Input for this task:
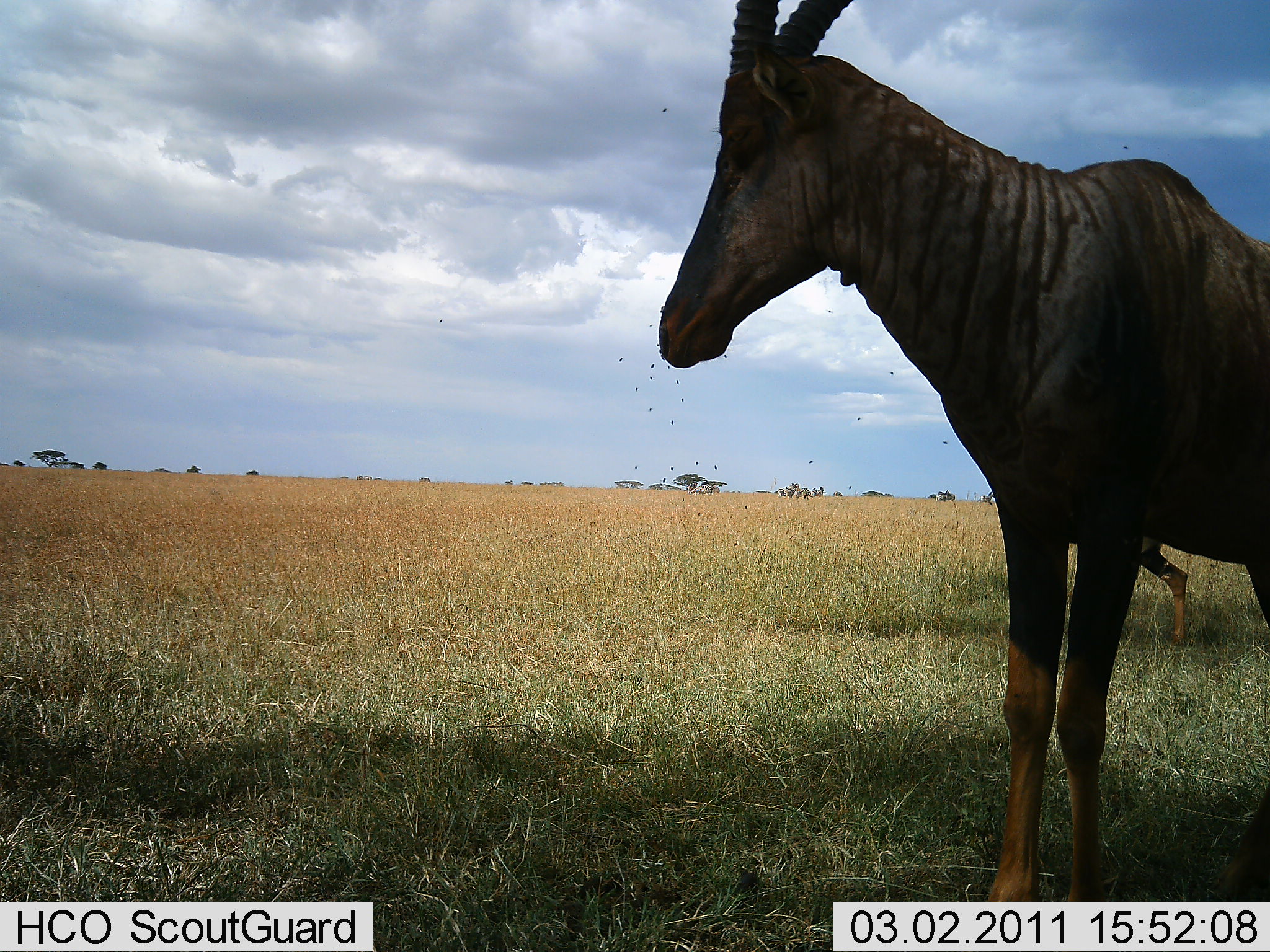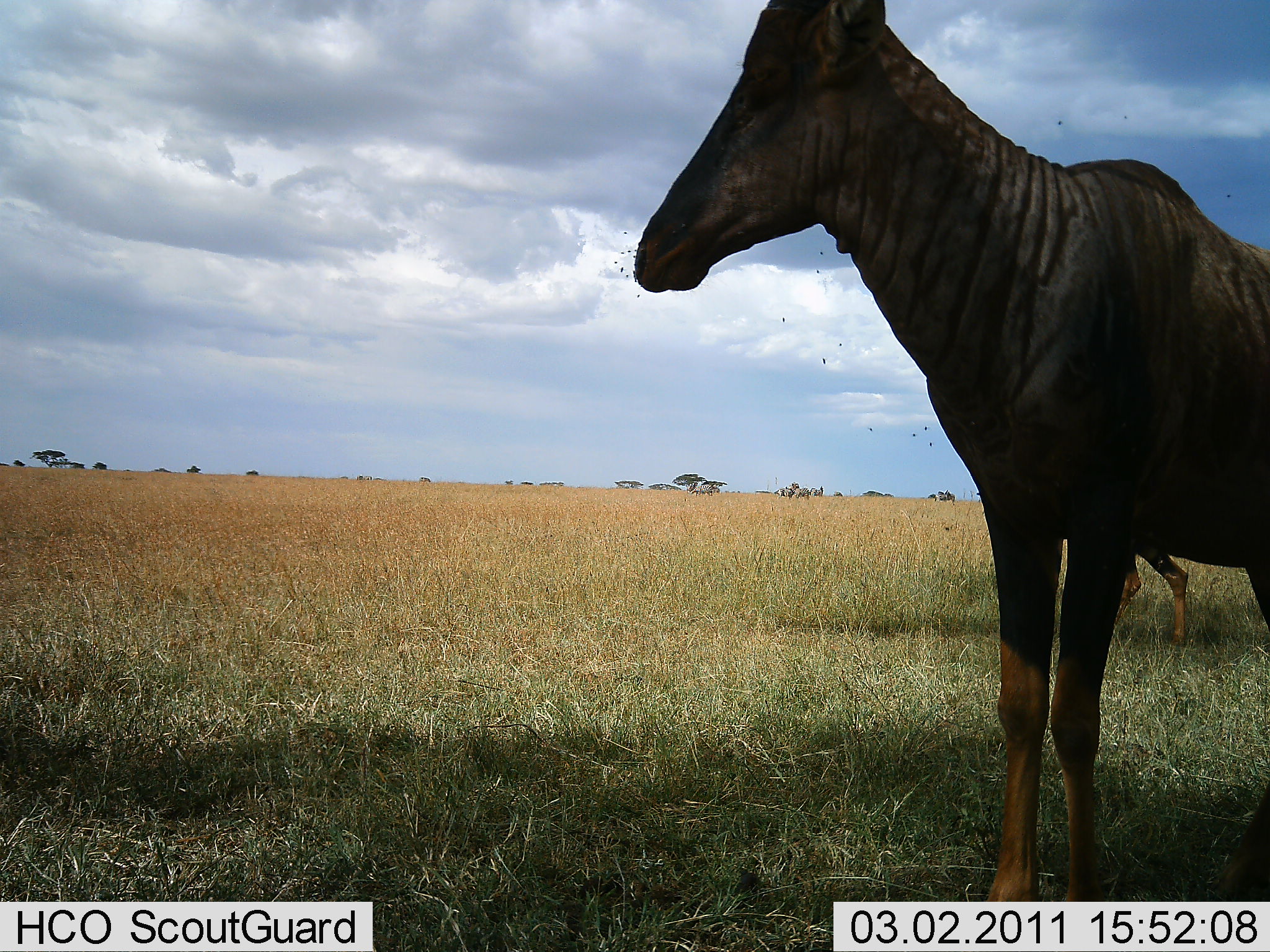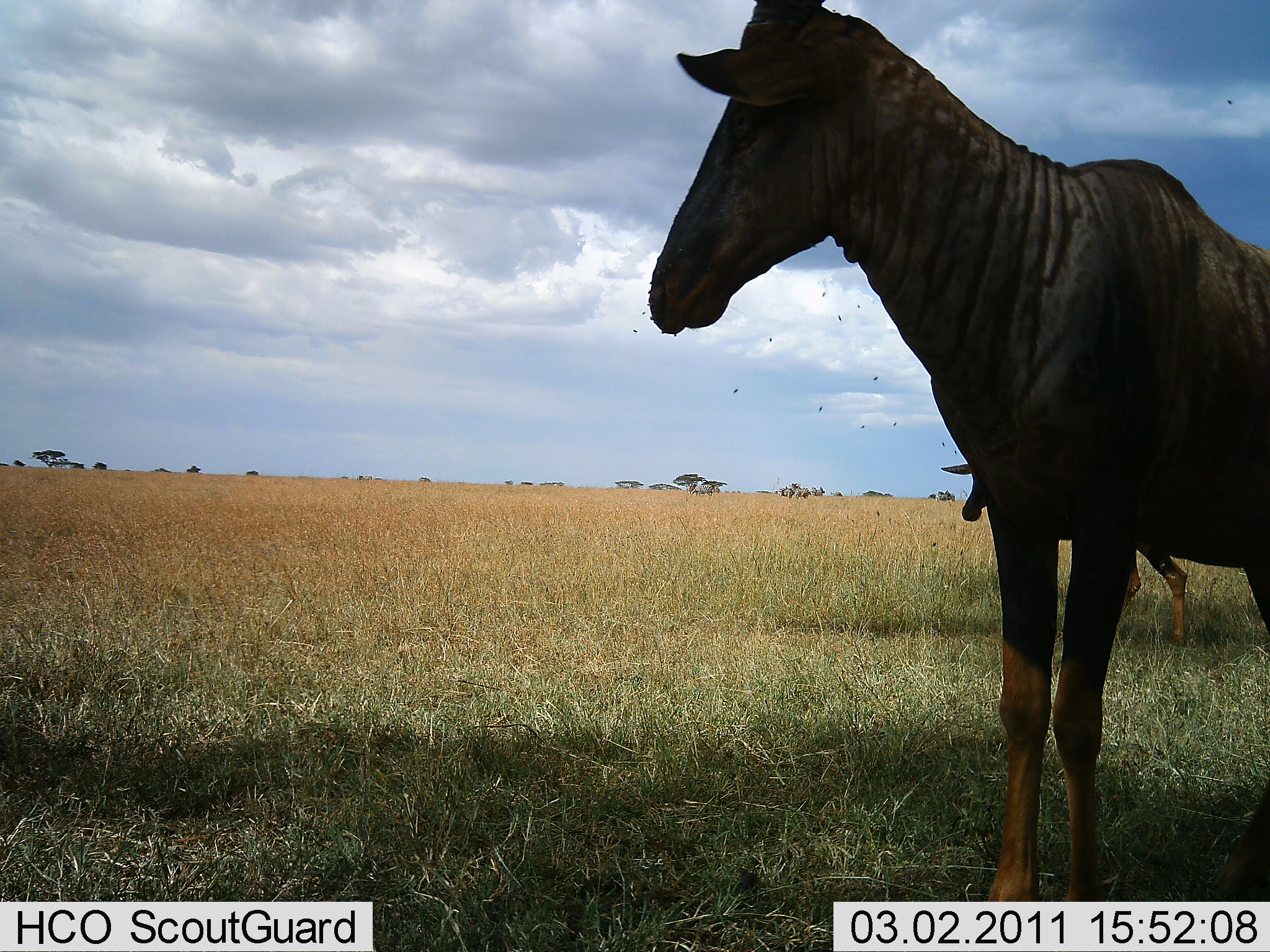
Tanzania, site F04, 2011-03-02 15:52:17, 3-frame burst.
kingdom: Animalia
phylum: Chordata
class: Mammalia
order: Artiodactyla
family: Bovidae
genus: Damaliscus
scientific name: Damaliscus lunatus jimela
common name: topi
Topi (Damaliscus lunatus jimela), count 2. Behavior (volunteer vote fractions): standing 100%, resting 0%, moving 0%, interacting 0%. Young present (vote fraction): 9%. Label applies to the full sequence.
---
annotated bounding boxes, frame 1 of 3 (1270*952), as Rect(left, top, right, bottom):
animal: Rect(653, 0, 1268, 881)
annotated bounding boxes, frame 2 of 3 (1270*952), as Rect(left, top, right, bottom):
animal: Rect(634, 0, 1269, 902)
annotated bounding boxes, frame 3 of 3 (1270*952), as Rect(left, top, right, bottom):
animal: Rect(647, 0, 1270, 901); Rect(938, 463, 1189, 650)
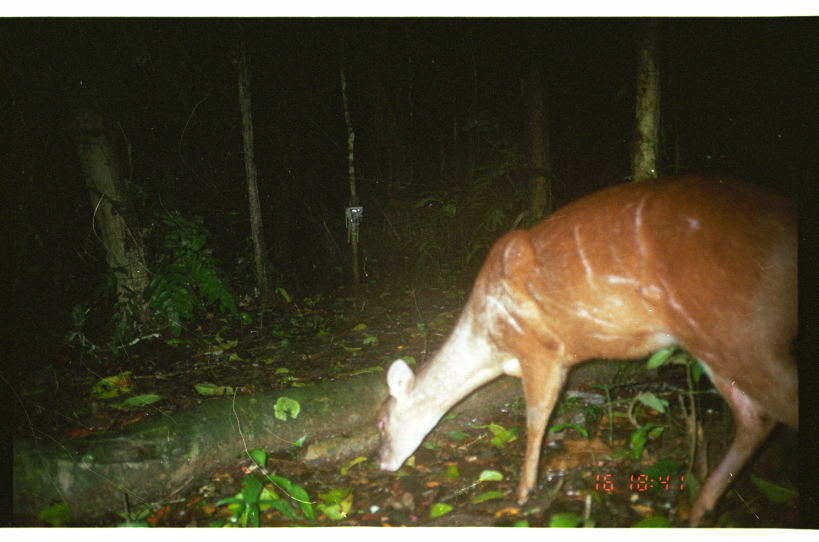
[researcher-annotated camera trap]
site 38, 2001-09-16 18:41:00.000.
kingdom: Animalia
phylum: Chordata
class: Mammalia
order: Artiodactyla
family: Cervidae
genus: Mazama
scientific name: Mazama americana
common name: red brocket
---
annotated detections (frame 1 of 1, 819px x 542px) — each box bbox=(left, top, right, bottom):
mazama americana: bbox=(374, 171, 798, 526)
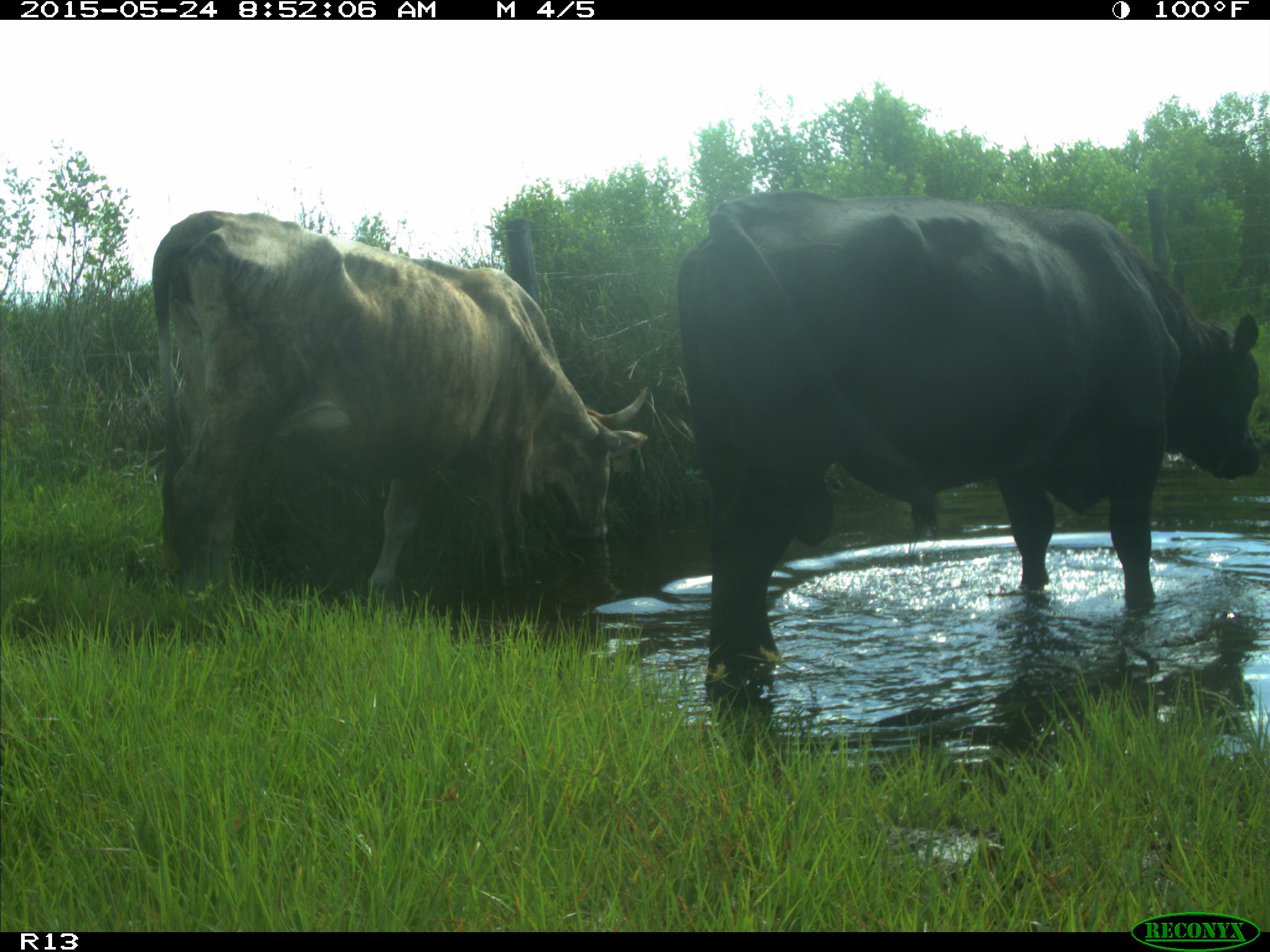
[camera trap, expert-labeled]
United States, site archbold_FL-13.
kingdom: Animalia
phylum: Chordata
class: Mammalia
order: Artiodactyla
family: Bovidae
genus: Bos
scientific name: Bos taurus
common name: domestic cow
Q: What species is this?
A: Bos taurus (domestic cow).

Task: All the records need to be repeated exactly, with the images dropped.

The answer:
Tanzania, site F04, 2011-03-02 15:52:17, 3-frame burst.
kingdom: Animalia
phylum: Chordata
class: Mammalia
order: Artiodactyla
family: Bovidae
genus: Damaliscus
scientific name: Damaliscus lunatus jimela
common name: topi
Topi (Damaliscus lunatus jimela), count 2. Behavior (volunteer vote fractions): standing 100%, resting 0%, moving 0%, interacting 0%. Young present (vote fraction): 9%. Label applies to the full sequence.
---
annotated bounding boxes, frame 1 of 3 (1270*952), as Rect(left, top, right, bottom):
animal: Rect(653, 0, 1268, 881)
annotated bounding boxes, frame 2 of 3 (1270*952), as Rect(left, top, right, bottom):
animal: Rect(634, 0, 1269, 902)
annotated bounding boxes, frame 3 of 3 (1270*952), as Rect(left, top, right, bottom):
animal: Rect(647, 0, 1270, 901); Rect(938, 463, 1189, 650)
[researcher-annotated camera trap]
site 38, 2001-09-16 18:41:00.000.
kingdom: Animalia
phylum: Chordata
class: Mammalia
order: Artiodactyla
family: Cervidae
genus: Mazama
scientific name: Mazama americana
common name: red brocket
---
annotated detections (frame 1 of 1, 819px x 542px) — each box bbox=(left, top, right, bottom):
mazama americana: bbox=(374, 171, 798, 526)
[camera trap, expert-labeled]
United States, site archbold_FL-13.
kingdom: Animalia
phylum: Chordata
class: Mammalia
order: Artiodactyla
family: Bovidae
genus: Bos
scientific name: Bos taurus
common name: domestic cow
Q: What species is this?
A: Bos taurus (domestic cow).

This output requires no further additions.